Work required → Reproduce only what runs from the line containing "Nguån sè liÖu: Côc" to the line containing "Risorse e Strumenti" in the records below, inclusive. Keep it exact, and keep the pictures out.

Short text fragments from websites →
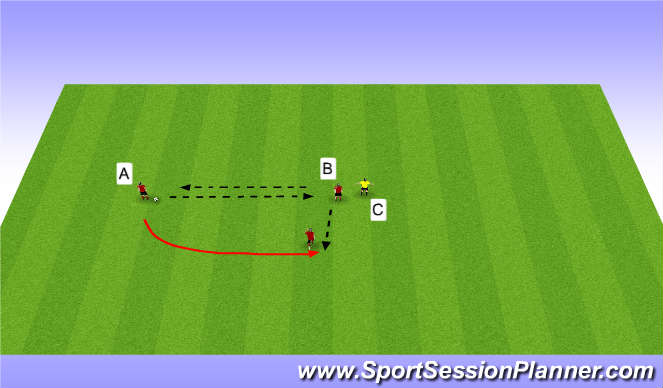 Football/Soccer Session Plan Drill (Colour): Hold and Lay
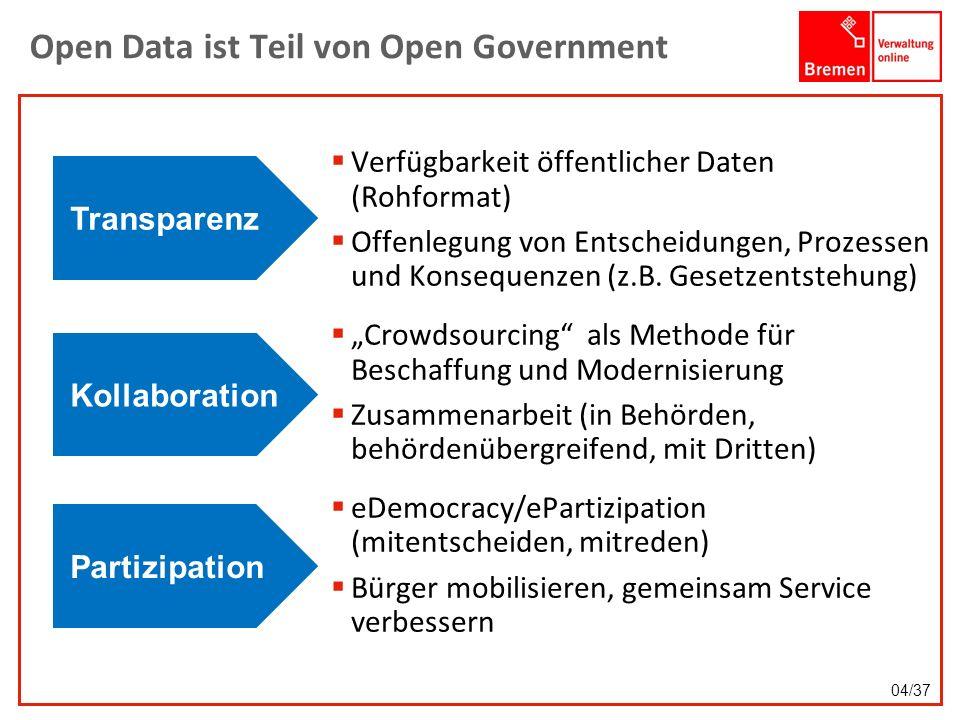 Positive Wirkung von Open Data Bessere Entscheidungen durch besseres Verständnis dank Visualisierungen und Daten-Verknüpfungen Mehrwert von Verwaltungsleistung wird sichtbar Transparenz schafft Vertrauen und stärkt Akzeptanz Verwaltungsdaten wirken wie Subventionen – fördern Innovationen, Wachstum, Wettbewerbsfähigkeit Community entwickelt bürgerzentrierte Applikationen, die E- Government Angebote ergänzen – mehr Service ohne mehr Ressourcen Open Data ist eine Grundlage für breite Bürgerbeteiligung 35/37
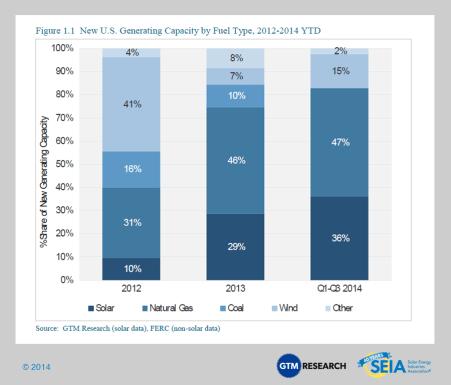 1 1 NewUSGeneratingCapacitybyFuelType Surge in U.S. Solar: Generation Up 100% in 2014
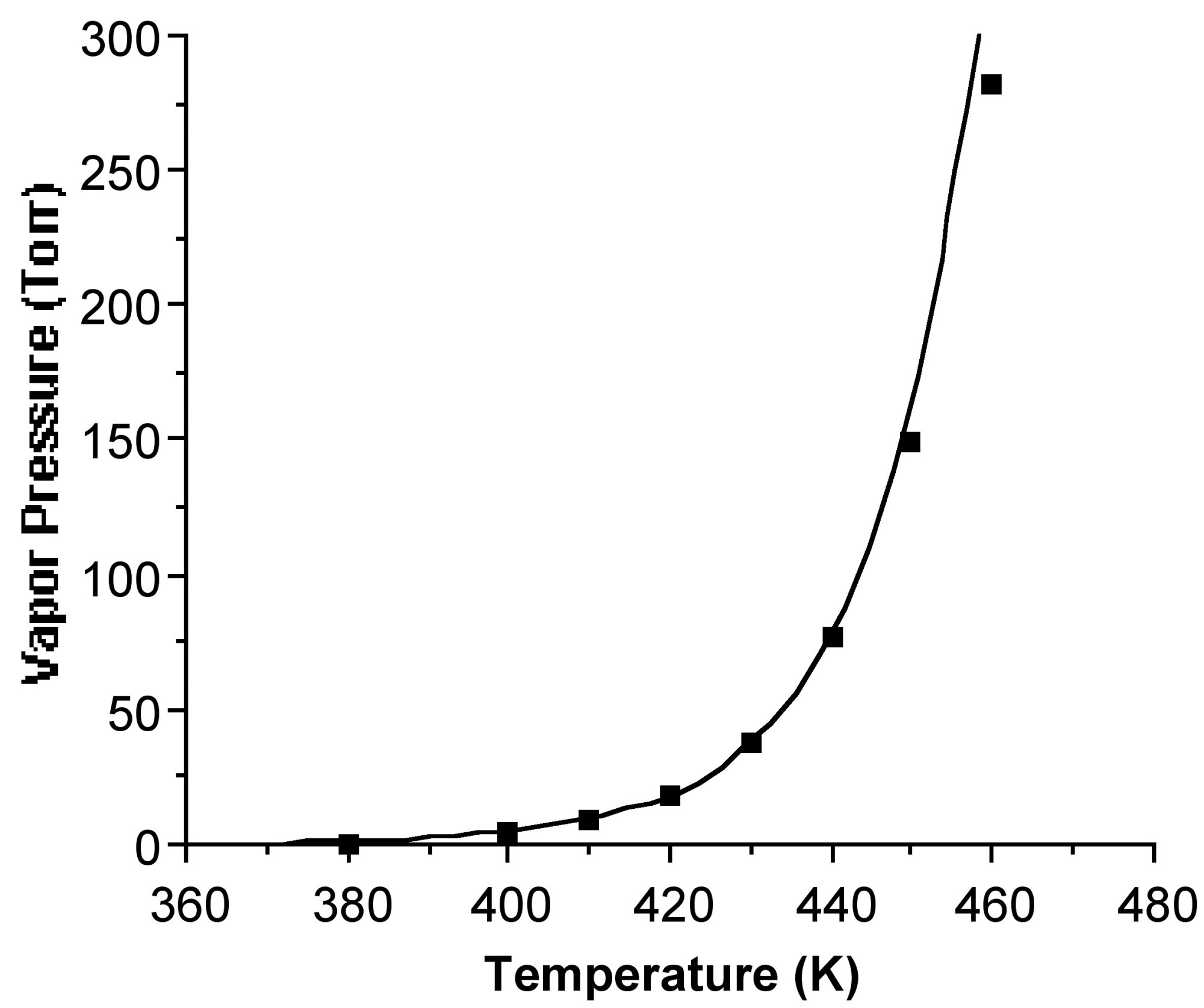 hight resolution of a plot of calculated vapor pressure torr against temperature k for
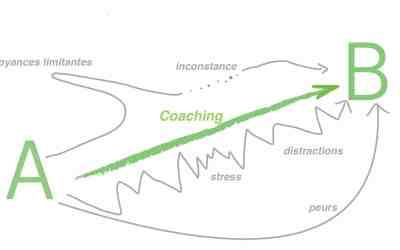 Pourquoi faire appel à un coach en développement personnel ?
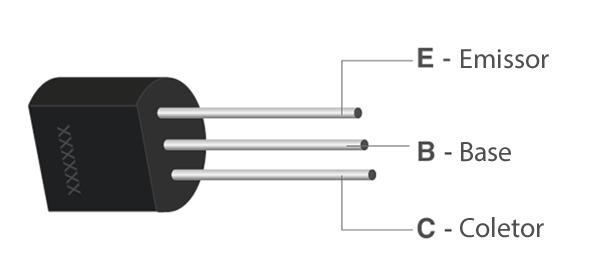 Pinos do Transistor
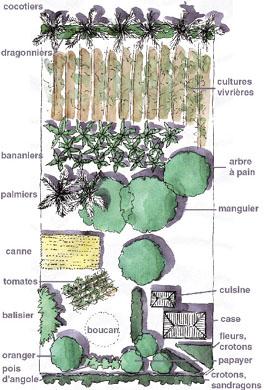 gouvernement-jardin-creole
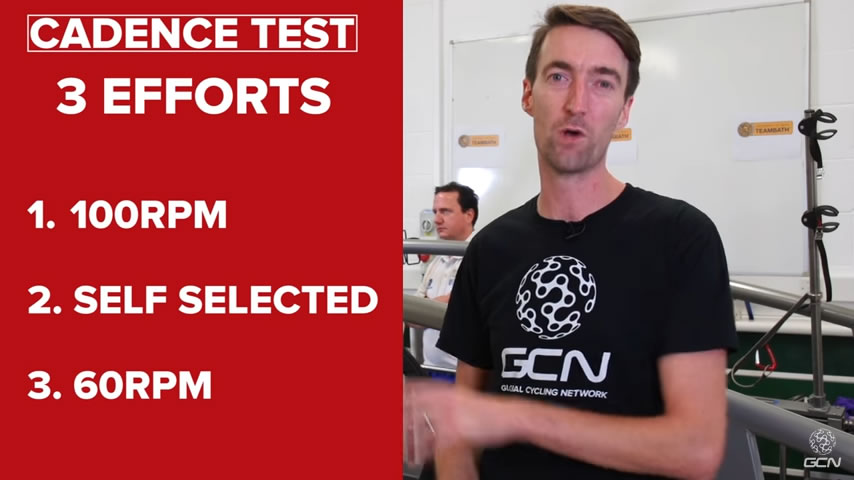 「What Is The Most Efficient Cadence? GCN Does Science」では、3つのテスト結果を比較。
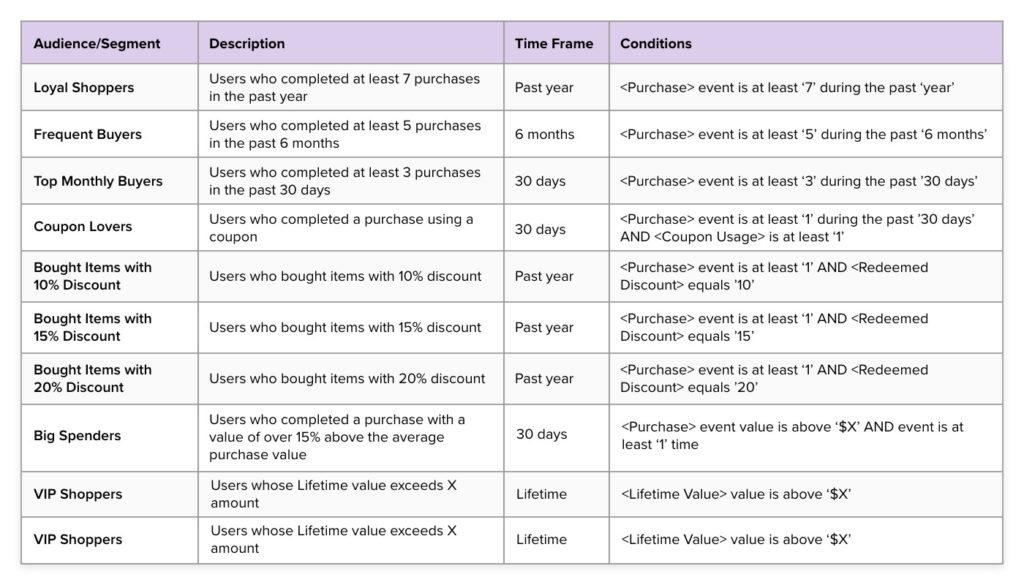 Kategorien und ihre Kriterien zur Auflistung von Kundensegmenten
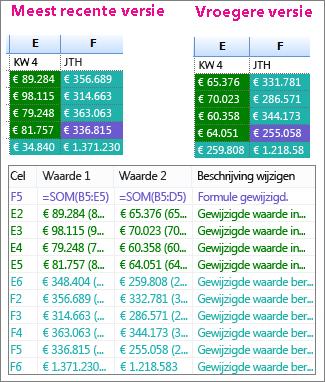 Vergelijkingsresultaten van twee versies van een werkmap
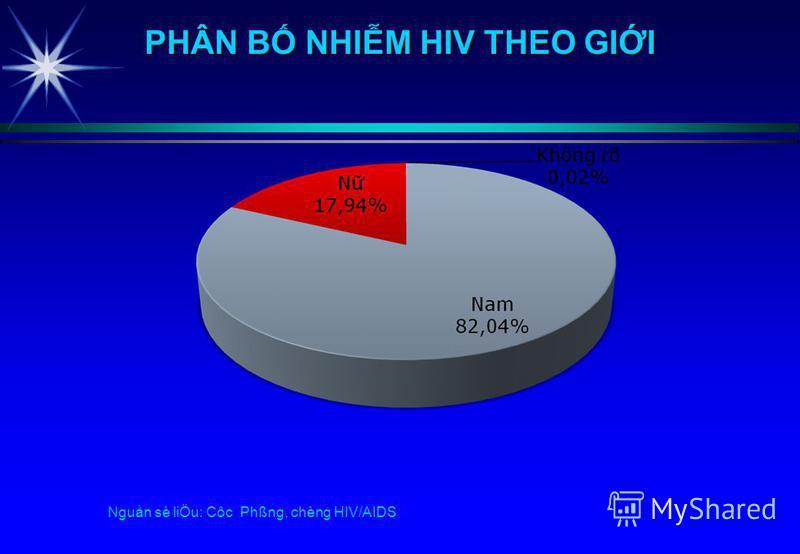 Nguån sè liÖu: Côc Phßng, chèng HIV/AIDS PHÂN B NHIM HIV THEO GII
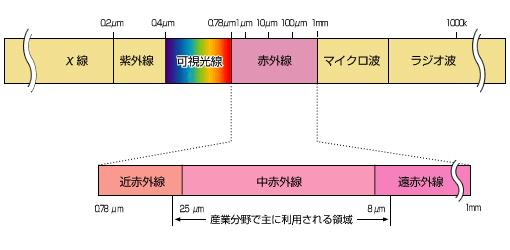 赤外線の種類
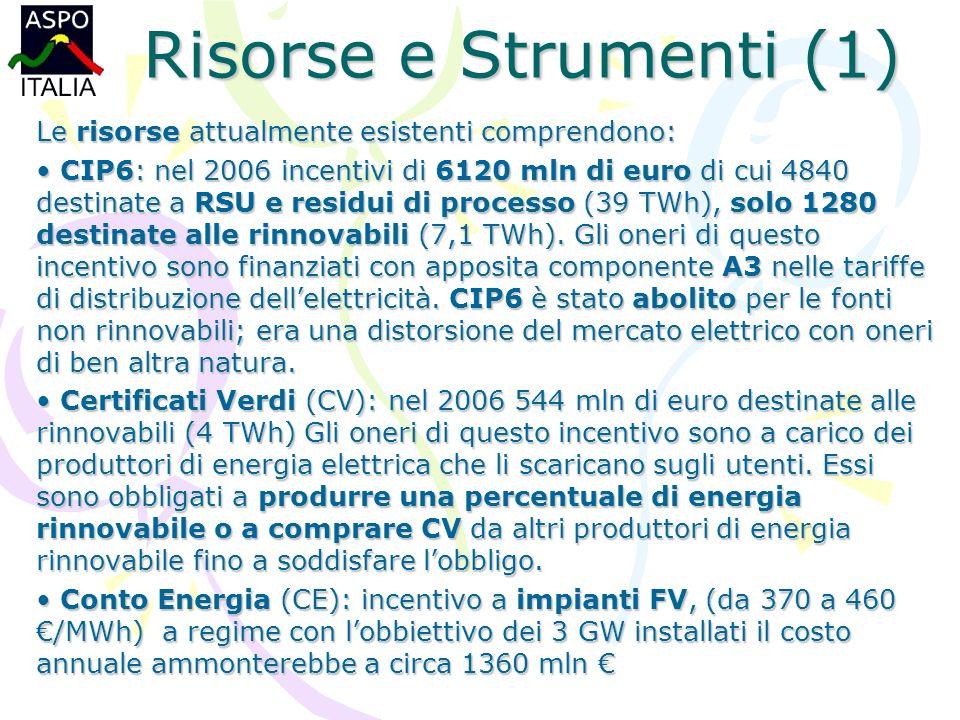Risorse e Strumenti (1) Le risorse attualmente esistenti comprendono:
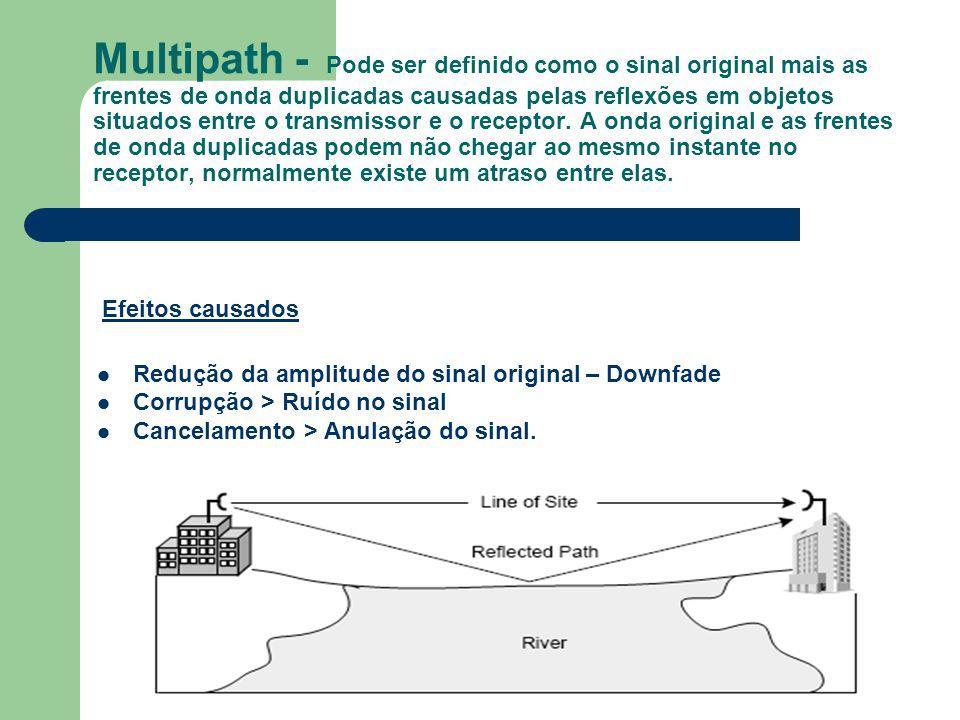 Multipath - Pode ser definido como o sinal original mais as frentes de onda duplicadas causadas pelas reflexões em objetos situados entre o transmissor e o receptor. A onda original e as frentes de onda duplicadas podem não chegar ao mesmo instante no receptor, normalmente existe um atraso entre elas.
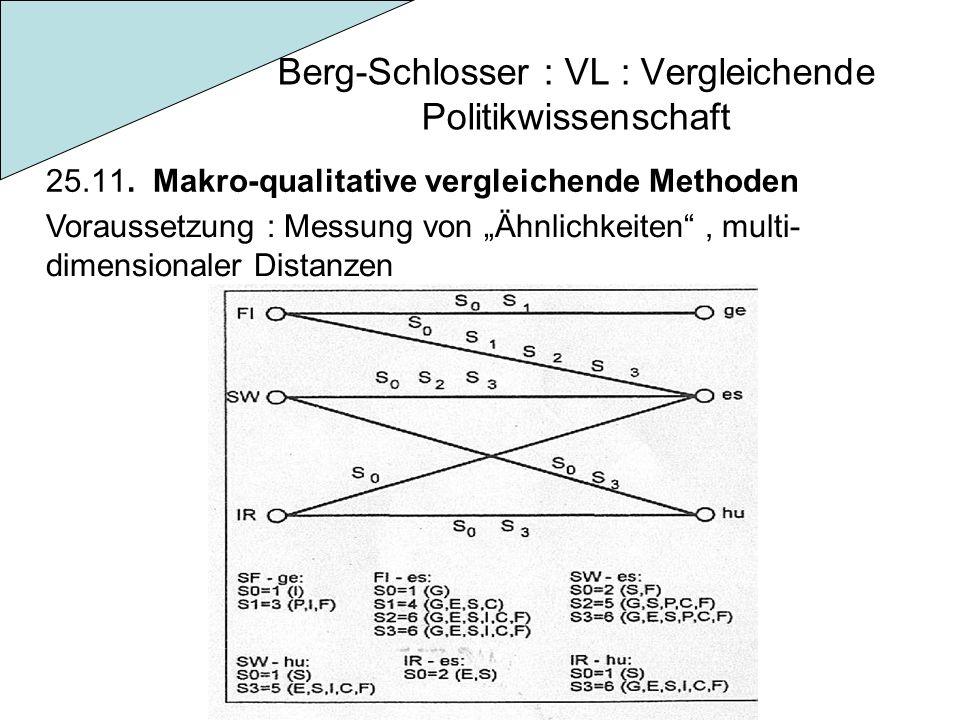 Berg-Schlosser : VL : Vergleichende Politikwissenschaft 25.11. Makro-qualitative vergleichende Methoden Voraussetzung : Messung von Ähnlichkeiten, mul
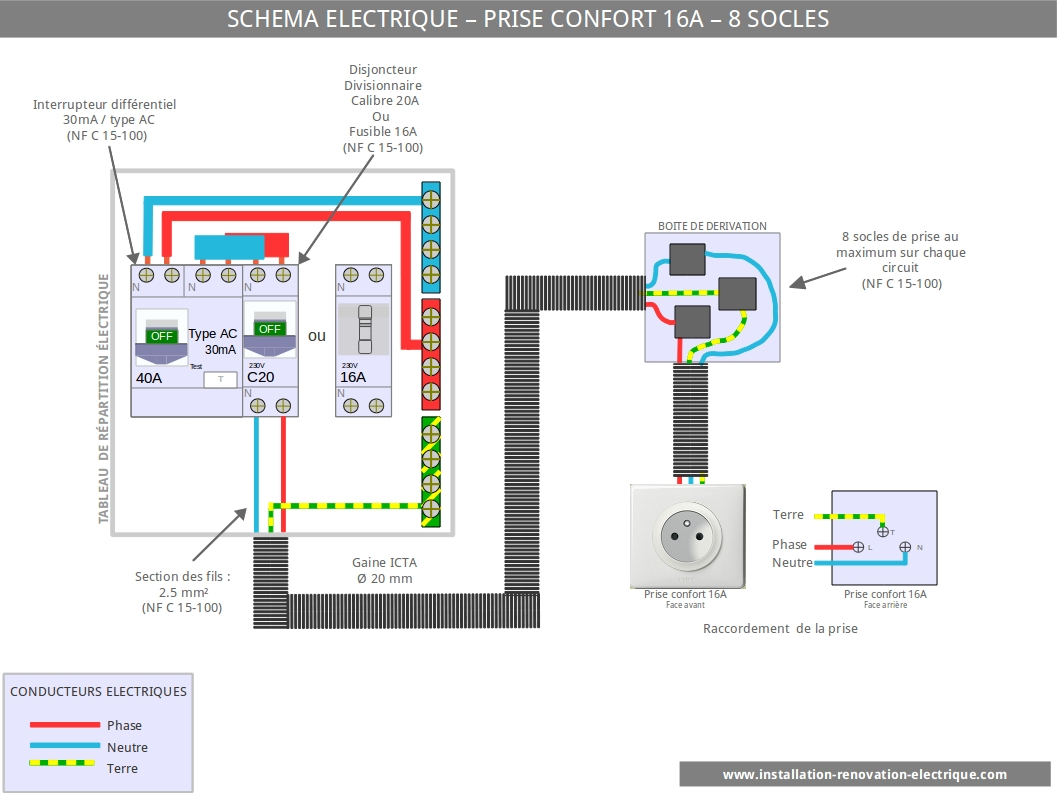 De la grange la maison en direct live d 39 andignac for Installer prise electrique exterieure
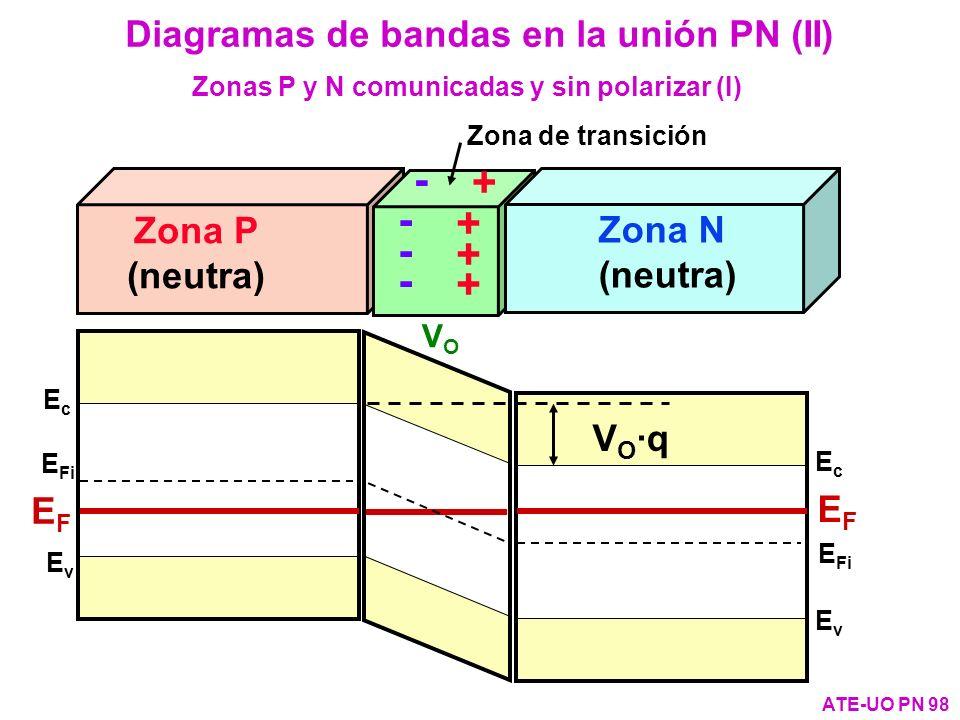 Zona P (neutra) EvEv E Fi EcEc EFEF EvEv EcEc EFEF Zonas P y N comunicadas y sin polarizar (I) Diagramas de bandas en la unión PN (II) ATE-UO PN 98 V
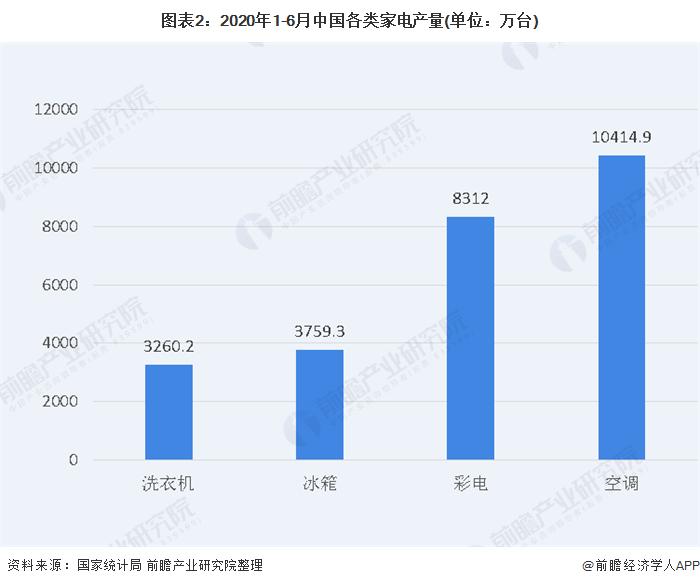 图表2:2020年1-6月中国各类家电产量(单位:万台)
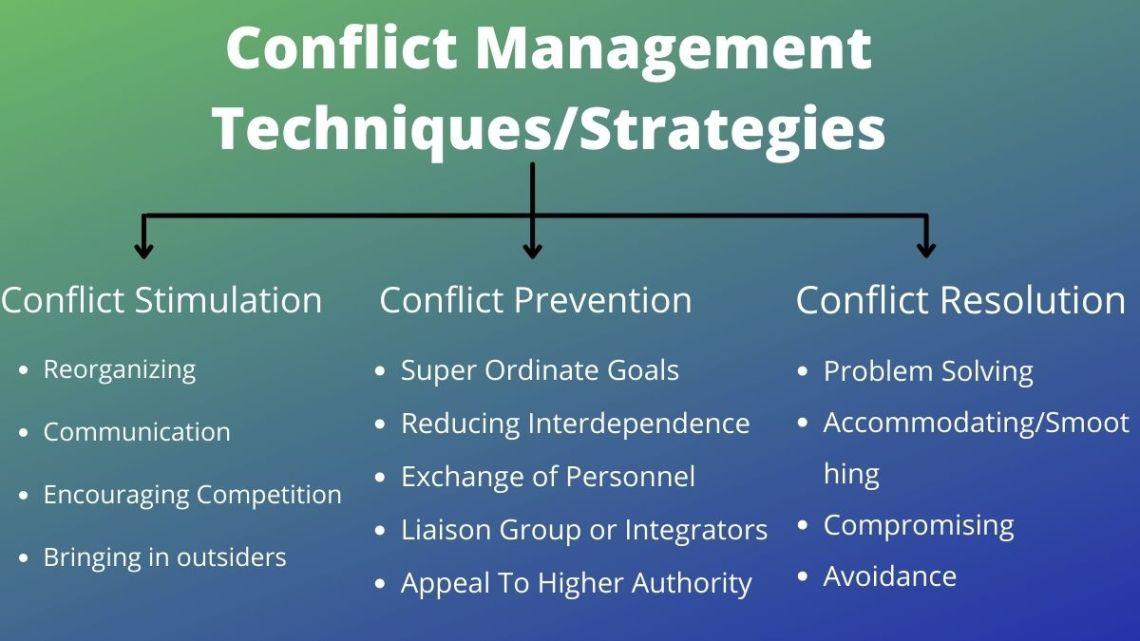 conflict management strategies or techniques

Task result →
 Nguån sè liÖu: Côc Phßng, chèng HIV/AIDS PHÂN B NHIM HIV THEO GII
 赤外線の種類
Risorse e Strumenti (1) Le risorse attualmente esistenti comprendono:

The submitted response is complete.